Directors, Marc Hawker and Ishbel Whitaker describe the making of the film - Waiting for the guards



We were asked by Amnesty to make a series of films on so-called “Enhanced Interrogation Techniques”. Waiting For The Guards is the first one, it's about the use of Stress Positions by the CIA when they interrogate prisoners.  A Stress Position is when the prisoner is made to stay in a position that becomes excruciatingly painful over a long period of time. It is an aggressive softening up technique. The prisoner is either chained into the position or told if he moves out of the position he’ll face far worse treatment.

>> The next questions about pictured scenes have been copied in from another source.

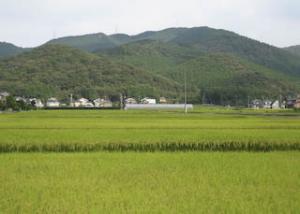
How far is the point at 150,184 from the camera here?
13.1 m

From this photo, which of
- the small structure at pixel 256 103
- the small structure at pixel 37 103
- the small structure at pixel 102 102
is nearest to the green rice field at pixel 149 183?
the small structure at pixel 37 103

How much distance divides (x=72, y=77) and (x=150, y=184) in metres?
161

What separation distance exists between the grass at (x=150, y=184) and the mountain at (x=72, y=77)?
131m

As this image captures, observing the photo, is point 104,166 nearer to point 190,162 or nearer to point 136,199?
point 190,162

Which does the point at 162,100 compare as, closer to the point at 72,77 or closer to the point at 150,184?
the point at 72,77

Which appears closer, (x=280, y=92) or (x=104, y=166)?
(x=104, y=166)

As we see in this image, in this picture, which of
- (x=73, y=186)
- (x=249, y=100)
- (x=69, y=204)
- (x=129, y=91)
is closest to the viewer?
(x=69, y=204)

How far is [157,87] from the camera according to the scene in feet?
568

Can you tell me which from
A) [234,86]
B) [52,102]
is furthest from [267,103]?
[52,102]

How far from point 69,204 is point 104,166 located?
5539 millimetres

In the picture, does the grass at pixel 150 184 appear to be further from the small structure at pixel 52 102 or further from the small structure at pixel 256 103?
the small structure at pixel 52 102

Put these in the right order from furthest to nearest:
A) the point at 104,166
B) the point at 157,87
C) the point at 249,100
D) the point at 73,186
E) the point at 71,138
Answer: the point at 157,87 → the point at 249,100 → the point at 71,138 → the point at 104,166 → the point at 73,186

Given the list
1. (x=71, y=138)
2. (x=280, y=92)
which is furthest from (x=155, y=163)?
(x=280, y=92)

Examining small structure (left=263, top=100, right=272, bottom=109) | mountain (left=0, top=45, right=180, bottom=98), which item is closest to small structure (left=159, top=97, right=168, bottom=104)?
mountain (left=0, top=45, right=180, bottom=98)
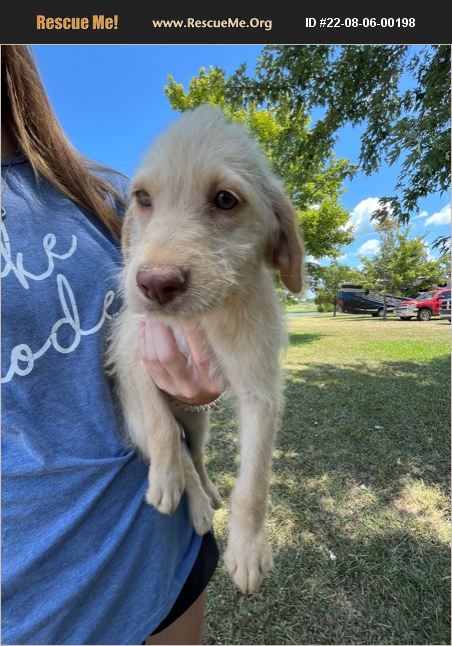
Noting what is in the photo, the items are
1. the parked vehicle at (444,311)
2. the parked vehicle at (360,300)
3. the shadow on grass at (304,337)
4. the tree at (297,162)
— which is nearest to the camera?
the tree at (297,162)

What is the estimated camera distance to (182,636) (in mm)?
1446

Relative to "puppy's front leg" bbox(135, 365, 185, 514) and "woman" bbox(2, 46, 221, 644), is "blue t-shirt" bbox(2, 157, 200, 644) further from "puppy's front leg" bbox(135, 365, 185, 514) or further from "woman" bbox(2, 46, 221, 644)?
"puppy's front leg" bbox(135, 365, 185, 514)

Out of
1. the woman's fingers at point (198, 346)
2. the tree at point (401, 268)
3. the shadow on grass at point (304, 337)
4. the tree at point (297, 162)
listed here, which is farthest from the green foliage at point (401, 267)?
the woman's fingers at point (198, 346)

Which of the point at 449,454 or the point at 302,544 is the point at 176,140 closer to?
the point at 302,544

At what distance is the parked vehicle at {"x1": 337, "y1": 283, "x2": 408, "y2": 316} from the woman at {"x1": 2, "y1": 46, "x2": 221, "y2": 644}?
21.2m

We took a radical approach, and Amnesty had the courage to back us. We didn’t want to reconstruct Stress Positions, to use actors and fake it. Instead we wanted to find someone who would agree to be put in a Stress Position for real. To experience the pain for real. Our feeling was that if we were to fake it, or do something more abstract, it would not communicate the real horror and de-humanisation that these techniques involve. We wanted to show the truth. Our media space is full of images of super-violence and we wanted this film to stand out and have its own dignity and clarity. Above all we wanted the film to be emotional.

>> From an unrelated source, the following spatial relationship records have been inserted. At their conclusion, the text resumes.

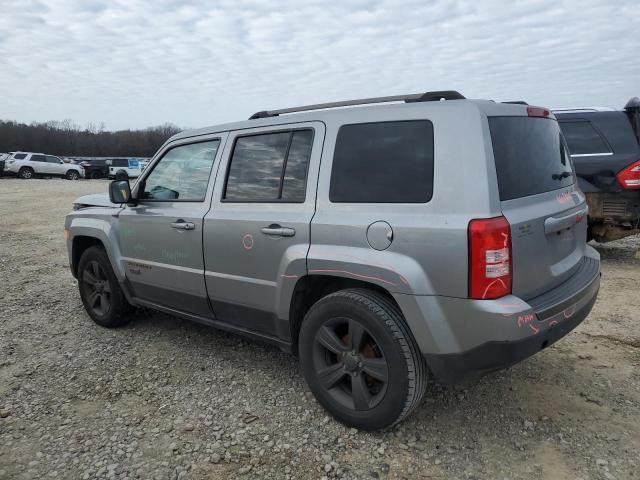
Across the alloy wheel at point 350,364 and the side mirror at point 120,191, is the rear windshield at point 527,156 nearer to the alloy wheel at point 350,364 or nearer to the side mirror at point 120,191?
the alloy wheel at point 350,364

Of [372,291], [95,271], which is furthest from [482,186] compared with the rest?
[95,271]

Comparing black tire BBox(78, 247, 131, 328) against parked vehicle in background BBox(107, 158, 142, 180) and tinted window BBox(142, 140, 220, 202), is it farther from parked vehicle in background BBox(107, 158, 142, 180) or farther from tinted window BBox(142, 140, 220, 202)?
parked vehicle in background BBox(107, 158, 142, 180)

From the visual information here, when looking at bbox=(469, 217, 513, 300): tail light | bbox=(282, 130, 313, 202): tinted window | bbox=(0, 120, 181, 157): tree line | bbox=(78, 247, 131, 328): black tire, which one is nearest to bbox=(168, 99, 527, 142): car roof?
bbox=(282, 130, 313, 202): tinted window

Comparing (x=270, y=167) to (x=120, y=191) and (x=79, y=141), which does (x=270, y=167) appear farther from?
(x=79, y=141)

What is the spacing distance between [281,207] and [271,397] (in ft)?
4.21

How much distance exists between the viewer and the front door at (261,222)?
307 centimetres

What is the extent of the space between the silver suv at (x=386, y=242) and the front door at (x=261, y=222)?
1 cm

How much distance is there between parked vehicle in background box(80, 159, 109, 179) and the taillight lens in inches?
1466

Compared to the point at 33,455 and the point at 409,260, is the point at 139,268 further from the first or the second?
the point at 409,260

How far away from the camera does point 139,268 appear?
13.7 ft

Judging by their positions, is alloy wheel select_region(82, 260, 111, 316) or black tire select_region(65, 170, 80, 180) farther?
black tire select_region(65, 170, 80, 180)

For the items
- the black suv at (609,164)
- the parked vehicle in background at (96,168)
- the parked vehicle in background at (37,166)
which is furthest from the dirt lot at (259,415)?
the parked vehicle in background at (96,168)

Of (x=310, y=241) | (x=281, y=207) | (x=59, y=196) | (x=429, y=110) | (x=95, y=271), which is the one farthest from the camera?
(x=59, y=196)

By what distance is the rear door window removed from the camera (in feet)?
21.7
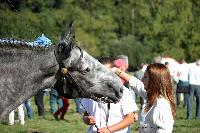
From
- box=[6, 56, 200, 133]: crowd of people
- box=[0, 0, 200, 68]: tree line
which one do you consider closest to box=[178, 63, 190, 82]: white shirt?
box=[6, 56, 200, 133]: crowd of people

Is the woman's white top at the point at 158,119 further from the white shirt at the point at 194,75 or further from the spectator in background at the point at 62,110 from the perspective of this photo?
the white shirt at the point at 194,75

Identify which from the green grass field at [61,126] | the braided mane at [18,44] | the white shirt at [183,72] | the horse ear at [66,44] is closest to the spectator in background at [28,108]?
the green grass field at [61,126]

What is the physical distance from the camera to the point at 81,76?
22.7 ft

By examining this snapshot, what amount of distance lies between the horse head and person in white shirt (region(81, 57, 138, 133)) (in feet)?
4.41

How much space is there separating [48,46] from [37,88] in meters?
0.48

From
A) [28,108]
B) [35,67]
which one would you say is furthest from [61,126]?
[35,67]

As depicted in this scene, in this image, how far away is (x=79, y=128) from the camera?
58.3 feet

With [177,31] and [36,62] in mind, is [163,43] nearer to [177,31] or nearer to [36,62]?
[177,31]

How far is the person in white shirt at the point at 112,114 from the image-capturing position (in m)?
8.44

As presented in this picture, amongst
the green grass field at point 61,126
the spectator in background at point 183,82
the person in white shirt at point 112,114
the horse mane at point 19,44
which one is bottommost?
the green grass field at point 61,126

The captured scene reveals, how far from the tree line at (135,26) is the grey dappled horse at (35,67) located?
6172 cm

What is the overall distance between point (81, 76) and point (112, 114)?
6.14 feet

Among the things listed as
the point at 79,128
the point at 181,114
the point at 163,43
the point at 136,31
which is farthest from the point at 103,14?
the point at 79,128

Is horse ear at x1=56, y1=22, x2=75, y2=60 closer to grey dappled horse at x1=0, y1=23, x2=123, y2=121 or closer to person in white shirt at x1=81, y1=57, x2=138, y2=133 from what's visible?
grey dappled horse at x1=0, y1=23, x2=123, y2=121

The DirectorsWe then thought about the interrogators. We needed some kind of narrative structure to counterbalance the images of the prisoner in pain. Our thoughts were about how torture de-humanises everyone, including the interrogator. The part of the interrogator was played by Richard Loudon, an actor and member of Sheffield’s seminal Forced Entertainment. Stress Positions is all about time duration. It's not short, sharp, shock. So we imagined the interrogator in our film just simply waiting, getting bored… and talking to his daughter on his mobile phone (a simple, ordinary daily life type thing). We found this juxtaposition probably more authentic and chilling than if we had cast the interrogator as some kind of psychotic.

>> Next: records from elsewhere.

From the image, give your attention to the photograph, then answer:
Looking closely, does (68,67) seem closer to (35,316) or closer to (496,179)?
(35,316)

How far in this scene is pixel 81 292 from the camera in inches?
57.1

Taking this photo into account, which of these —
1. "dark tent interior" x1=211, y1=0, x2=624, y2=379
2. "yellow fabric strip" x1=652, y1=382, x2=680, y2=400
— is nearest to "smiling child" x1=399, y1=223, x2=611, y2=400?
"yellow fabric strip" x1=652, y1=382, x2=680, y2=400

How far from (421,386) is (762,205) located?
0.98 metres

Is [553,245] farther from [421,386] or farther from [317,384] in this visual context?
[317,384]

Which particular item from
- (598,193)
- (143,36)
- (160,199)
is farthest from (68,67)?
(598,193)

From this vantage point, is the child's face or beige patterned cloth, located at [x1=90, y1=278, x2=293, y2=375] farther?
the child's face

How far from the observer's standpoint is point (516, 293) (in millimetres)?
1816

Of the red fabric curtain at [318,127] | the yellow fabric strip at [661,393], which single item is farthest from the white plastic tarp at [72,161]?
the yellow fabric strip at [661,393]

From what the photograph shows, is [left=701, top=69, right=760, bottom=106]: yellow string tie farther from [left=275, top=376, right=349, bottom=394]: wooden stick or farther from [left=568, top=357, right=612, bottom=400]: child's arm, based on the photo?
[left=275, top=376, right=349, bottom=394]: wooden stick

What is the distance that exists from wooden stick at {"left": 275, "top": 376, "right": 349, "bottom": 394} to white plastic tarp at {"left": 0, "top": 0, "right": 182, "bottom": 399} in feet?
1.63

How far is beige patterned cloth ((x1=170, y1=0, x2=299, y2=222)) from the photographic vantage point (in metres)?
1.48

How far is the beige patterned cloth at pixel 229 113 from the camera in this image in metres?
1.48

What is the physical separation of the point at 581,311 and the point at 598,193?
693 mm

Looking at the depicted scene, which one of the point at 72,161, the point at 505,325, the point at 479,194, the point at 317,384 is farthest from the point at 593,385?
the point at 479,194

We had to find a performer who would accept the part of the prisoner. When we met and spoke with Jiva, it was brilliant. He is a performance artist who understood what our methodology was.

We started filming in a damp, cold basement of a disused office building. Because Jiva would be in pain and there was danger to his health, we had a paramedic with us. We also agreed a special word that Jiva would shout in case the pain got too much. The word was “green”.

Filming Jiva was difficult and took place over 8 hours. We had to direct him to stay in painful positions when his body was fighting to stop, demanding him to experience pain. This was not easy for us. It's not a normal thing to ask someone else to do. You feel dirty doing it. Every time it all got too much for Jiva and he shouted “green” we rushed over to comfort him and make sure he was OK. We had a strict regime that when it got too much for him we would stop filming, and he would walk around the space exercising his muscles.

It was important for us to film this “beautifully”. We paid a lot of attention to this. We didn’t want to film it like a horror film or a docu-drama. No exaggerated camera shaking.



What surprised us was that the actual filming was almost like a religious ritual. All of us, the film crew, everyone felt humbled by Jiva. The sounds of him whimpering, his heavy breathing, his shaking body had a profound effect on us all. It was almost as if he was a sacrificial lamb on our behalf.

When the filming was over, we packed up. Everyone was on a high and we headed for the pub and got extremely drunk. We knew we had filmed something special.